▶ _What you are asked to do_:
Take the listing from the line that has "Priyanka Chopra and" through the line that has "R&G AERO CRASH" and write those lines out again, swapping "New York" for "Los Angeles" and changing nothing else. Leave the pictures out.

▶ _Material supplied_:
□ □ □ □ □ □ □

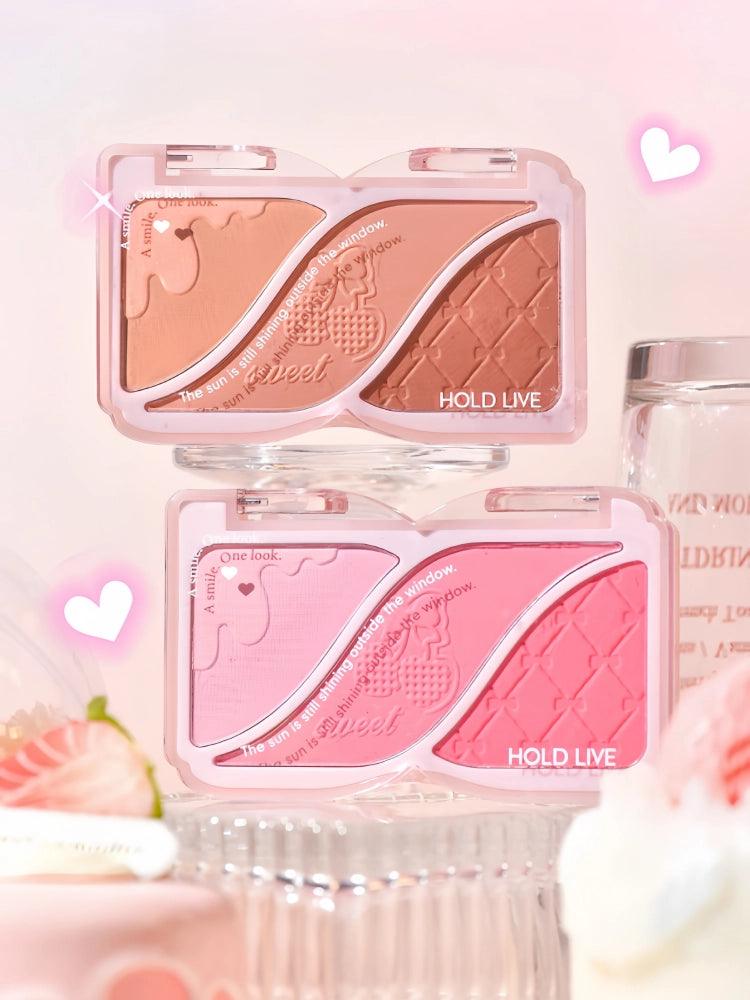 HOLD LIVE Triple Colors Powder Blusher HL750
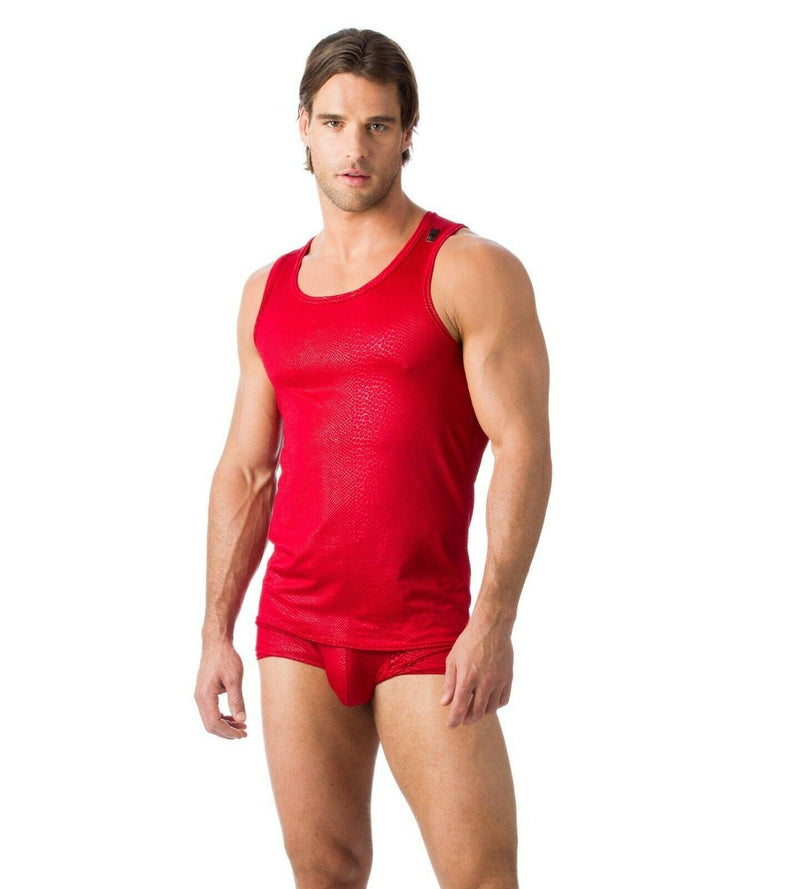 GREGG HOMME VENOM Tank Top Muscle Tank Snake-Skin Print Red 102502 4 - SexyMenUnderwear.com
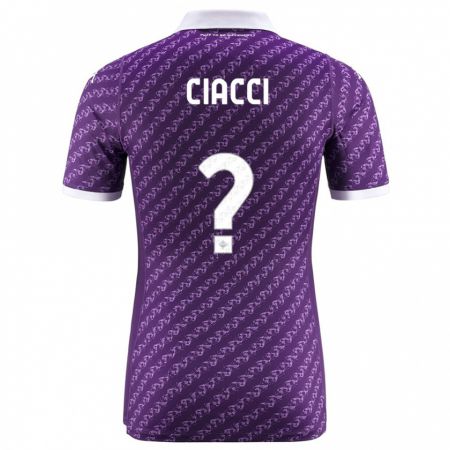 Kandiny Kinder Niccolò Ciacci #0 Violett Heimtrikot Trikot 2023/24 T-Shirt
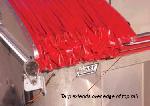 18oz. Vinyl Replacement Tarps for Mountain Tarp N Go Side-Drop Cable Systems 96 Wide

□ □ □ □ □ □ □

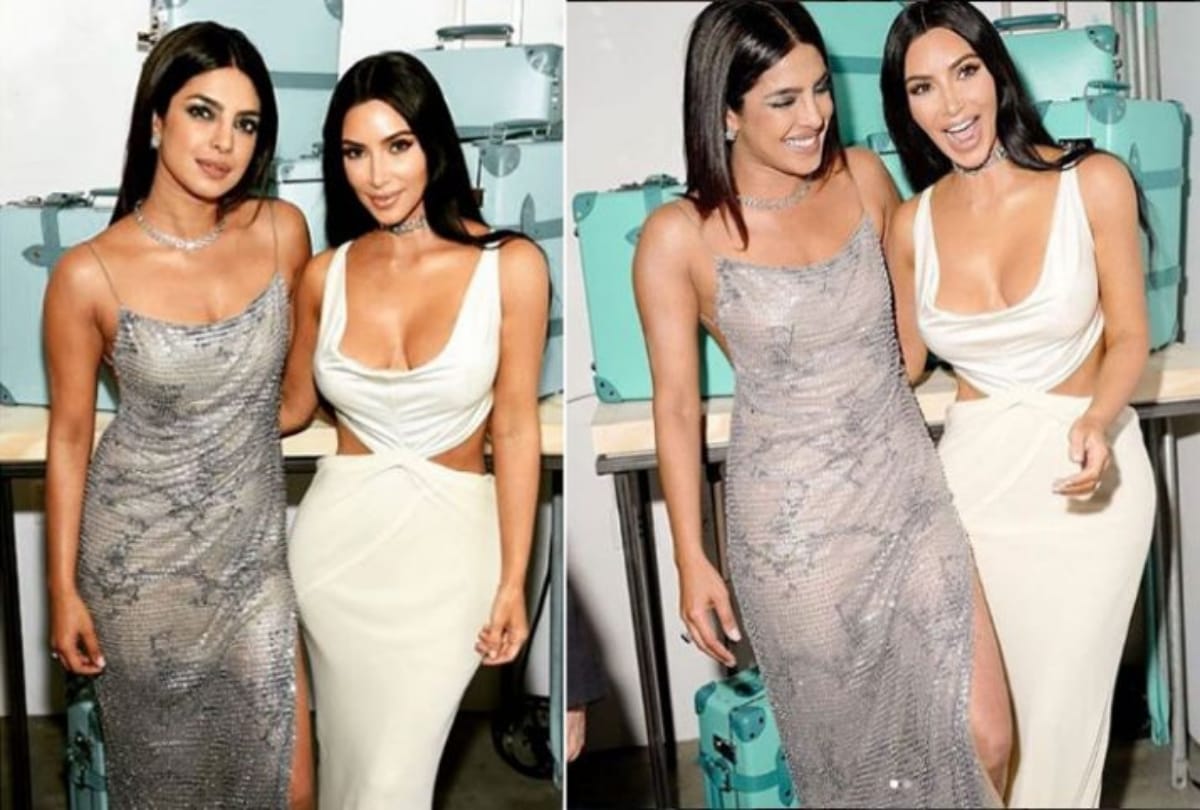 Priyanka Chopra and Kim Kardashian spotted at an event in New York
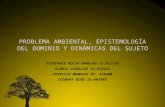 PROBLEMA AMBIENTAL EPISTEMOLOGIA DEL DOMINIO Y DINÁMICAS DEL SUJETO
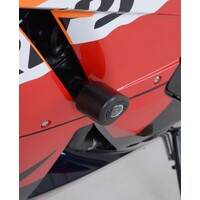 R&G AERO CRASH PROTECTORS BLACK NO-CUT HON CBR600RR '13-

□ □ □ □ □ □ □

▶ _Task output_:
 Priyanka Chopra and Kim Kardashian spotted at an event in Los Angeles
 PROBLEMA AMBIENTAL EPISTEMOLOGIA DEL DOMINIO Y DINÁMICAS DEL SUJETO
 R&G AERO CRASH PROTECTORS BLACK NO-CUT HON CBR600RR '13-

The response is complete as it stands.